A liquidação de sentença é uma fase intermediária, que fica entre a fase cognitiva e a fase executiva. Compreende-se que a sentença condenatória reconheceu apenas a existência da obrigação (an debeatur), com isso, para que seja possível dar início à fase executiva, faz-se necessário buscar o último requisito da obrigação, qual seja: a liquidez.
Assim, a liquidação da sentença tem por finalidade a individualização do objeto da obrigação reconhecida pelo título judicial. Serve, portanto, tal instituto, certamente, apenas para títulos executivos judiciais.
São tipos de liquidação de sentença existentes:
1. Liquidação por arbitramento: tipo necessário quando a liquidação depender de conhecimentos técnicos específicos, hipótese na qual as partes poderão apresentar laudos contábeis.

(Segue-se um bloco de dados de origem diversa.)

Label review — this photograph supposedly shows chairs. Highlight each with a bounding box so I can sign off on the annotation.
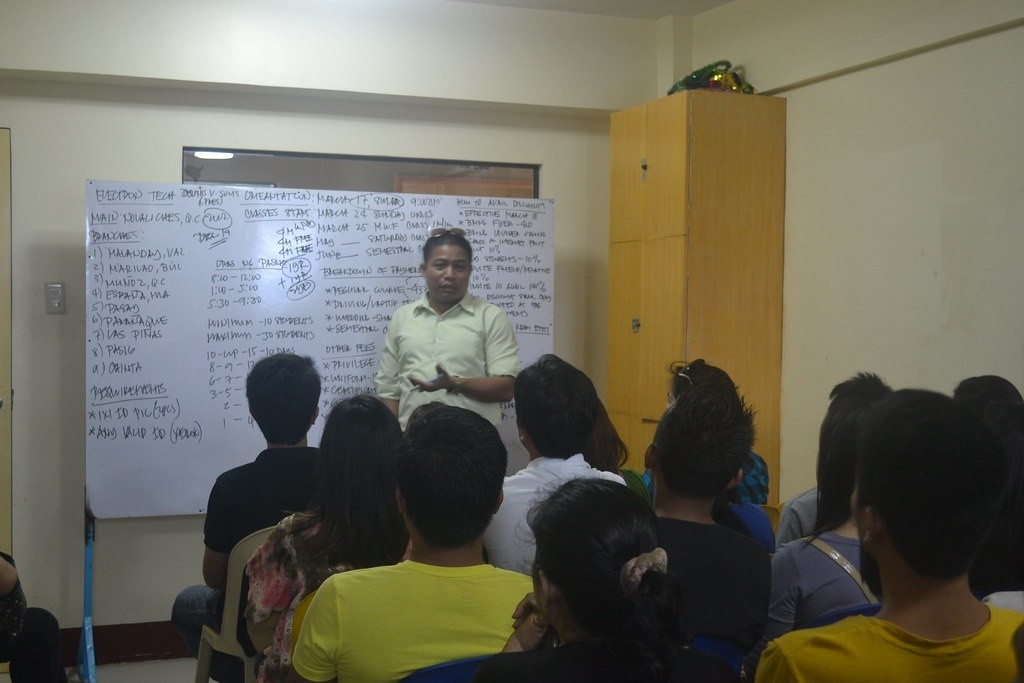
[194,524,272,683]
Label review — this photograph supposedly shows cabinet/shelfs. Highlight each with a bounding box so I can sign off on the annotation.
[604,88,787,508]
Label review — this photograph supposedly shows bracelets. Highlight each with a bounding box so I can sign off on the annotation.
[447,376,461,396]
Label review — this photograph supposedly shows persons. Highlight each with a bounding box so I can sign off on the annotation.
[471,478,740,683]
[774,371,893,548]
[739,392,891,680]
[754,389,1024,683]
[172,354,322,683]
[375,234,520,435]
[646,358,769,505]
[286,402,534,683]
[484,354,629,575]
[952,375,1024,601]
[247,395,411,683]
[0,553,68,683]
[643,381,771,655]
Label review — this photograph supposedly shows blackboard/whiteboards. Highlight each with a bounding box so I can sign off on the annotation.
[82,174,556,520]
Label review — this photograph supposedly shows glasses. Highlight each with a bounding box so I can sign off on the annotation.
[431,227,466,240]
[678,357,705,386]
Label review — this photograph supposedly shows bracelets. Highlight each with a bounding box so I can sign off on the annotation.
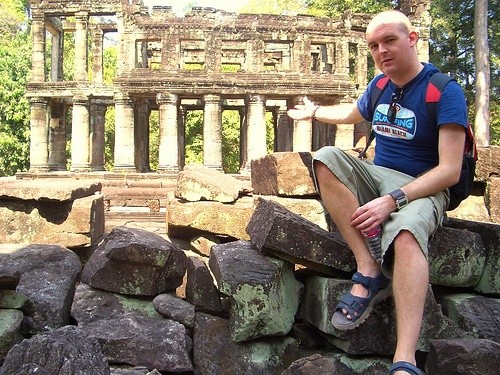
[312,106,321,121]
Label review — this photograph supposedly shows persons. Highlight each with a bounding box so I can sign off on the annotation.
[282,10,473,375]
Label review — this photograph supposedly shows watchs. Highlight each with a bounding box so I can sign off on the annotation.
[388,188,408,212]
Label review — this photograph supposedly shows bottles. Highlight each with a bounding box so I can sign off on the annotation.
[360,224,382,262]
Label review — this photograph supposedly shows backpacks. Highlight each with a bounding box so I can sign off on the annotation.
[368,72,480,212]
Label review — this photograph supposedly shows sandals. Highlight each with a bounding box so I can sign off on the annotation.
[387,355,425,375]
[329,263,392,331]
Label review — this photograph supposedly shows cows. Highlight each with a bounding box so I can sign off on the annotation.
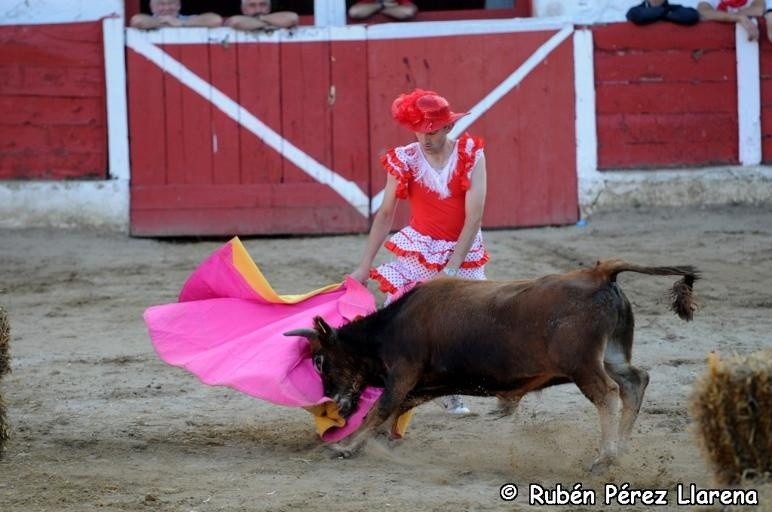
[281,259,702,475]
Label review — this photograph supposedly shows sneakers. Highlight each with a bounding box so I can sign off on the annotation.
[433,394,470,414]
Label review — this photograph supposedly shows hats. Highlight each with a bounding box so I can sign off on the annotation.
[392,88,470,133]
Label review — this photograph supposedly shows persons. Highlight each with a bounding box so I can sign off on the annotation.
[346,1,421,25]
[125,0,223,28]
[624,0,772,42]
[340,87,488,420]
[221,0,301,32]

Todavia, caso o juiz não se convença dos elementos trazidos pelas partes, determinará a realização de perícia contábil. Logo, no CPC/15, a perícia contábil é suplementar e não essencial.
2. Liquidação por artigos: ocorrerá quando a parte exequente alegar e provar fatos novos, isto é: fatos que embora existentes não tenham sido considerados no momento em que se reconheceu a obrigação, cuja liquidação se persegue.
O “novo” quer dizer quanto ao momento de sua alegação e não quanto ao momento de seu surgimento. Neste tipo de liquidação, adota-se o procedimento comum, sendo, portanto, bem mais amplo que o procedimento por arbitramento.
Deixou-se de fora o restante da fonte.